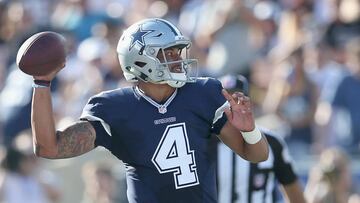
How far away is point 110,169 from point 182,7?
8.59ft

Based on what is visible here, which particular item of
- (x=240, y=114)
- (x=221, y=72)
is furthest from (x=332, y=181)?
(x=240, y=114)

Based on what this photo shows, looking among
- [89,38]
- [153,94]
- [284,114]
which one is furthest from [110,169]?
[153,94]

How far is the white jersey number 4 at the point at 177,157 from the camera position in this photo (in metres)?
5.38

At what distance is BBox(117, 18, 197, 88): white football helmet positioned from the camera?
5430 millimetres

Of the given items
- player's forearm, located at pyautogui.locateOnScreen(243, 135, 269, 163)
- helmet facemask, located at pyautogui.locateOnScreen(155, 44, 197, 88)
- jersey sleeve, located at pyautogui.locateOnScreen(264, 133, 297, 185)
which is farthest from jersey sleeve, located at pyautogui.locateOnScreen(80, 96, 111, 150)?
jersey sleeve, located at pyautogui.locateOnScreen(264, 133, 297, 185)

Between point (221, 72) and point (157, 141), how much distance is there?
502 cm

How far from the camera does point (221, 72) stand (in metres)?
10.4

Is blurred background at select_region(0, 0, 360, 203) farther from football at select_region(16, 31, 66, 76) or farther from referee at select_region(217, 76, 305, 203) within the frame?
football at select_region(16, 31, 66, 76)

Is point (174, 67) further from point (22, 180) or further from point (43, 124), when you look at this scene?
point (22, 180)

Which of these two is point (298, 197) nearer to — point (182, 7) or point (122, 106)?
point (122, 106)

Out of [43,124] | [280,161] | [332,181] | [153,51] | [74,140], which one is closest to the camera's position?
[43,124]

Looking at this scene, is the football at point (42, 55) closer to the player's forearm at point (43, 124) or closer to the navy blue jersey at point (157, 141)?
the player's forearm at point (43, 124)

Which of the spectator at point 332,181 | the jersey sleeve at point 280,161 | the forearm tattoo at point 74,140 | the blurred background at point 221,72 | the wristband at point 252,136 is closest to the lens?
the forearm tattoo at point 74,140

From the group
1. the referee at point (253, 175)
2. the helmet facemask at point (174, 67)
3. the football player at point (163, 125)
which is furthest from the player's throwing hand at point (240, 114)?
the referee at point (253, 175)
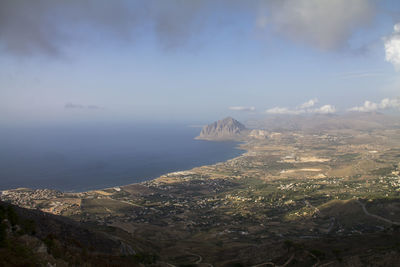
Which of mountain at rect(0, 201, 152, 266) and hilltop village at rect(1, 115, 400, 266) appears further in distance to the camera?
hilltop village at rect(1, 115, 400, 266)

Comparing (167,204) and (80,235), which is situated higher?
(80,235)

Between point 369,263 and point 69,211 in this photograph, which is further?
point 69,211

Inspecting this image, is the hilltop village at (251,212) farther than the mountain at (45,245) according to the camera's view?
Yes

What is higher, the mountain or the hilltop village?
the mountain

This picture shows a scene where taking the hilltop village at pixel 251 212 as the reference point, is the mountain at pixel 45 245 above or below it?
above

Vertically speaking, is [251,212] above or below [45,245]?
below

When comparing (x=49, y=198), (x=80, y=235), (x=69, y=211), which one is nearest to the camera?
(x=80, y=235)

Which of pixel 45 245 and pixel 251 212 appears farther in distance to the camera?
pixel 251 212

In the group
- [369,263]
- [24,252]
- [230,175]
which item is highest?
[24,252]

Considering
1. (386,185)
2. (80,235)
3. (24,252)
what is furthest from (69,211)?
(386,185)

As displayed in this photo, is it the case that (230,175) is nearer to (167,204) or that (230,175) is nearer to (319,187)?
(319,187)

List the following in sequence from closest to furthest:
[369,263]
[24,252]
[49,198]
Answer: [24,252] < [369,263] < [49,198]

=-=-=

_WHAT YOU WILL DO:_ Please print the entire listing above word for word, leaving out the pictures.

_WRITTEN ANSWER:_
How far away is point 110,169 from point 182,7?
8.59ft

Based on what is visible here, which particular item of
- (x=240, y=114)
- (x=221, y=72)
is furthest from (x=332, y=181)?
(x=240, y=114)

Based on what this photo shows, looking among
- [89,38]
- [153,94]
- [284,114]
which one is furthest from [110,169]?
[153,94]

How far is the white jersey number 4 at the point at 177,157 from the camera position in this photo (in metres)?
5.38

At what distance is BBox(117, 18, 197, 88): white football helmet positioned from the camera?
5430 millimetres

Of the given items
- player's forearm, located at pyautogui.locateOnScreen(243, 135, 269, 163)
- helmet facemask, located at pyautogui.locateOnScreen(155, 44, 197, 88)
- jersey sleeve, located at pyautogui.locateOnScreen(264, 133, 297, 185)
which is farthest from jersey sleeve, located at pyautogui.locateOnScreen(80, 96, 111, 150)?
jersey sleeve, located at pyautogui.locateOnScreen(264, 133, 297, 185)

Between point (221, 72) and point (157, 141), how much distance is there?
502 cm

How far from the camera does point (221, 72) stand (in metres)?
10.4

Is blurred background at select_region(0, 0, 360, 203) farther from football at select_region(16, 31, 66, 76) or farther from referee at select_region(217, 76, 305, 203) within the frame?
football at select_region(16, 31, 66, 76)

Is point (174, 67) further from point (22, 180) or further from point (43, 124), when you look at this scene?
point (22, 180)

Which of these two is point (298, 197) nearer to — point (182, 7) or point (122, 106)?
point (122, 106)

Out of [43,124] | [280,161] | [332,181] | [153,51] | [74,140], which one is closest to the camera's position?
[43,124]

Looking at this scene, is the football at point (42, 55) closer to the player's forearm at point (43, 124) or closer to the navy blue jersey at point (157, 141)?
the player's forearm at point (43, 124)

Which of the spectator at point 332,181 | the jersey sleeve at point 280,161 | the forearm tattoo at point 74,140 | the blurred background at point 221,72 | the wristband at point 252,136 is closest to the lens?
the forearm tattoo at point 74,140

From the group
1. the referee at point (253, 175)
2. the helmet facemask at point (174, 67)
3. the football player at point (163, 125)
which is furthest from the player's throwing hand at point (240, 114)?
the referee at point (253, 175)
Which of mountain at rect(0, 201, 152, 266) and hilltop village at rect(1, 115, 400, 266) appears further in distance to the camera?
hilltop village at rect(1, 115, 400, 266)

Comparing (167,204) and (80,235), which is situated higher?
(80,235)

Between point 369,263 and point 69,211 in this photograph, which is further?
point 69,211

Inspecting this image, is the hilltop village at (251,212) farther than the mountain at (45,245) according to the camera's view?
Yes

What is higher, the mountain or the hilltop village?
the mountain

This picture shows a scene where taking the hilltop village at pixel 251 212 as the reference point, is the mountain at pixel 45 245 above or below it?
above

Vertically speaking, is [251,212] above or below [45,245]?
below

When comparing (x=49, y=198), (x=80, y=235), (x=69, y=211), which one is nearest to the camera?
(x=80, y=235)

Which of pixel 45 245 and pixel 251 212 appears farther in distance to the camera?
pixel 251 212

In the group
- [369,263]
- [24,252]
- [230,175]
which item is highest?
[24,252]

Considering
1. (386,185)
2. (80,235)
3. (24,252)
what is furthest from (69,211)?
(386,185)

As displayed in this photo, is it the case that (230,175) is nearer to (167,204) or that (230,175) is nearer to (319,187)?
(319,187)

List the following in sequence from closest to furthest:
[369,263]
[24,252]
[49,198]
Answer: [24,252] < [369,263] < [49,198]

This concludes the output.